Elle aurait en fait été écrite dans le Reader’s Digest en 1958, et l’histoire se serait transformée au fil du temps en une anecdote supposée réelle, et attribuée à Niels Bohr.

Elle décrit l’inventivité du jeune Niels, pour répondre à un énoncé de physique soumis par un de ses professeurs, des solutions techniquement justes, mais intentionnellement hors sujet.

Les deux protagonistes de cette histoire, Niels Bohr et Ernest Rutherford, ne se sont en fait rencontrés qu’en 1912, pour diverses collaborations scientifiques, et Bohr, à cette époque, n’était déjà plus étudiant.

Notes

[1] Niels Henrik David Bohr (7 octobre 1885 - 18 novembre 1962) est un physicien danois.

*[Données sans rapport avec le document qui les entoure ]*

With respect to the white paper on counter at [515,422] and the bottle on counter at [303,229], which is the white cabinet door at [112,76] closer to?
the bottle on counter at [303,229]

Né à Copenhague (Danemark) de Christian Bohr et Ellen Adler, Bohr obtint un doctorat à l’université de Copenhague en 1911. Il fut dirigé par Ernest Rutherford à Manchester (Angleterre). Son frère Harald Bohr fut un mathématicien célèbre.

Se basant sur les théories de Rutherford, il publia en 1913 un modèle de la structure de l’atome. Cette théorie présente l’atome comme un noyau autour duquel gravitent des électrons, les orbites les plus éloignées du noyau comprenant le plus d’électrons, ce qui détermine les propriétés chimiques de l’atome. Les électrons ont la possibilité de passer d’une couche à une autre, émettant un photon. Cette théorie est à la base de la mécanique quantique.

En 1916, Bohr devint professeur à l’Université de Copenhague puis en 1920 directeur du tout nouvel « Institut de la Physique Théorique ». En 1921, il fut lauréat de la Médaille Hughes. En 1922 il reçut le prix Nobel de physique pour son développement des mécaniques quantiques. Il devient membre étranger de la Royal Society en 1926. Il fut également lauréat de la Médaille Franklin en 1926, du Faraday Lectureship de la Royal society of chemistry (Royaume-Uni) en 1930 et de la médaille Copley en 1938.

Bohr est aussi à l’origine du principe de complémentarité : des objets peuvent être analysés séparément et chaque analyse fera conclure à des propriétés contraires. Par exemple, les physiciens pensent que la lumière est à la fois une onde et un faisceau de particules, les photons.

L’un des plus célèbres étudiants de Bohr fut Werner Heisenberg qui devint responsable du projet de bombe atomique allemande durant la Seconde Guerre mondiale. En 1943, Bohr s’échappa du Danemark occupé vers les États-Unis - via la Suède puis Londres - et travailla au Laboratoire national de Los Alamos dans le cadre du projet Manhattan.

Après la guerre, il rentra à Copenhague et milita pour une utilisation pacifique de l’énergie nucléaire, en particulier avec la création du Laboratoire national Risø (Danemark) en 1956, ce qui lui valut d’être lauréat de l’Atoms for Peace Award en 1957.

Il mourut à Copenhague le 18 novembre 1962.

L’élément Bohrium (numéro atomique 107) a été nommé en son honneur.